Sunday, January 18, 2015

Like a really empty bottle of ketchup

Several years ago I had a conversation with the CEO of an association representing the food processing industry and the subject of waste came up.  He shared how despite our best efforts to use all of some food products, some gets unused and thrown away.  He gave an example of a bottle of ketchup to make his point. 

I could relate to what he was sharing and actually agreed with him while recalling many instances in my ketchup-using past where the bottle was almost empty but not quite.  There was still some ketchup lining the bottom and sides of the bottle and despite my best efforts to get that last drop of ketchup – turning the bottle upside down, squeezing it for dear life, pounding it on the kitchen table and so forth – I eventually abandoned my efforts in frustration, considered the bottle empty and then tossed it in the kitchen trash container.

I made a “business decision” that I had used enough and for all practical purposes the bottle was empty and I had used it all to the very last drop.  But in reality, there was more ketchup in the bottle and by tossing the bottle in the trash container; I lost my opportunity to “use it all”.

In a middle-aged man reflective moment, I started to think about that bottle of ketchup in relation to my daily efforts to be the best I can to all those who are part of my life – my family, friends and clients.
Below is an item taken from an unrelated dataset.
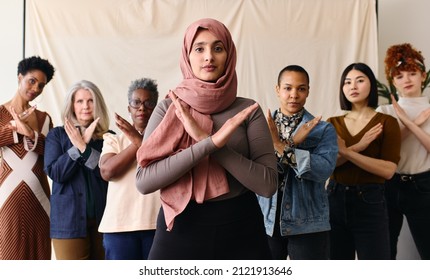 Frau aus dem Nahen Osten mit Hajib gestikuliert Break The Bias zur Unterstützung des Internationalen Frauentags mit Freundinnen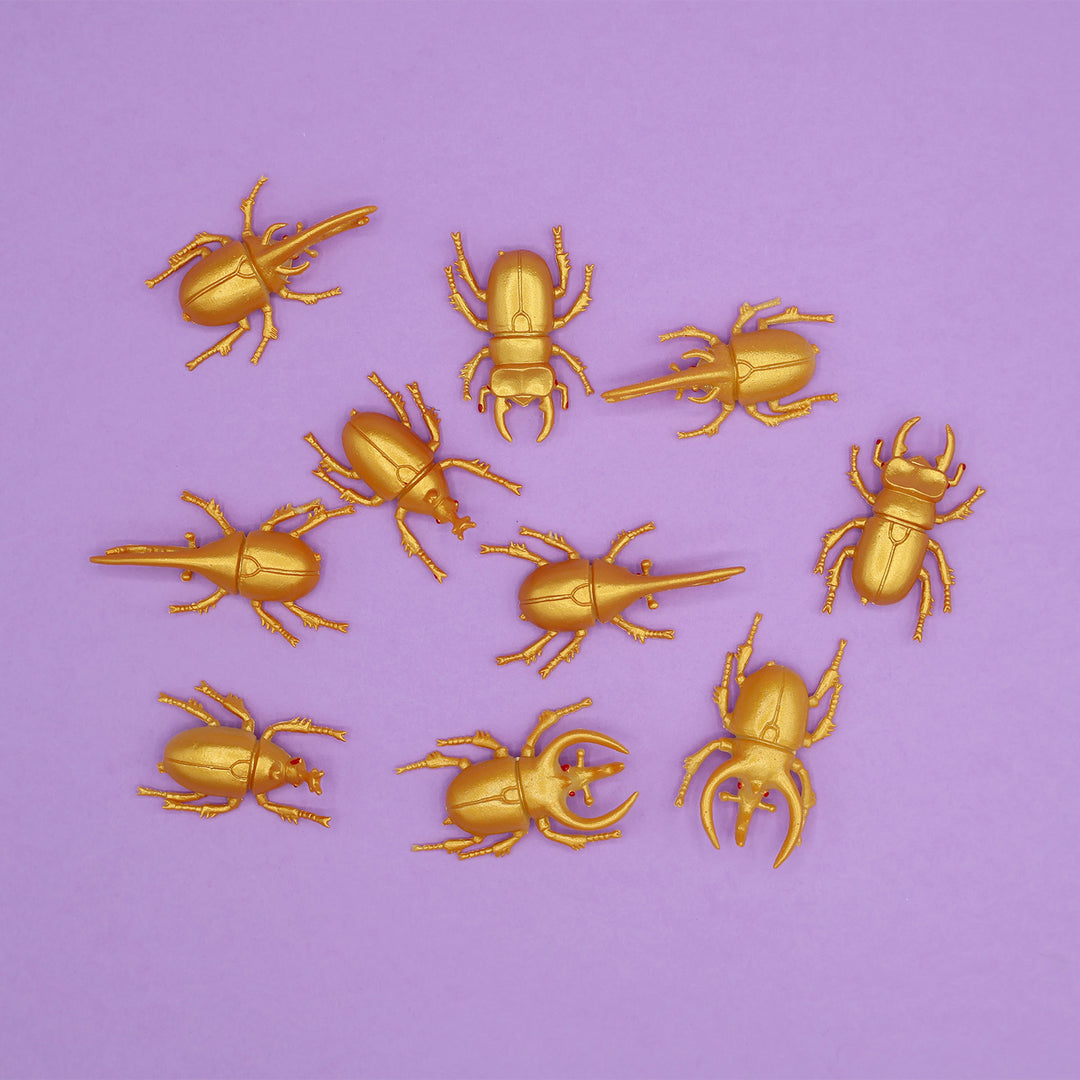 Ten fake golden beetles across a light purple background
Certainly I begin each day with the best of intentions to pour my heart, mind and soul into everything I do.  Freshly awakened after a good night’s sleep, I’m like a newly-opened bottle of ketchup; my efforts to do well and be good flow so easily.  But as the day goes on, like that almost-empty bottle of ketchup, my reservoir of abilities, energy and good intentions start to empty and it takes a little more squeezing, pounding and shaking to get another drop of good out of me.

And just like that almost-empty bottle of ketchup, at some point, even though I have more left, I make a “business decision” that enough is enough and that I’ve given all that I can for the day.  At that moment, I’m like both the person trying to get the last drop of ketchup out of an almost-empty bottle and the almost-empty ketchup bottle – frustrated and depleted.    

At the end of a challenging day when I finally get an opportunity to call it quits until tomorrow, and lay my head on the comfortable pillow in my bed, ready for hours of restful sleep and rejuvenation, I hope my final thought before checking out when Mr. Sandman arrives, is that I used all my God-given talents this day with no wasted effort just like a really empty bottle of ketchup.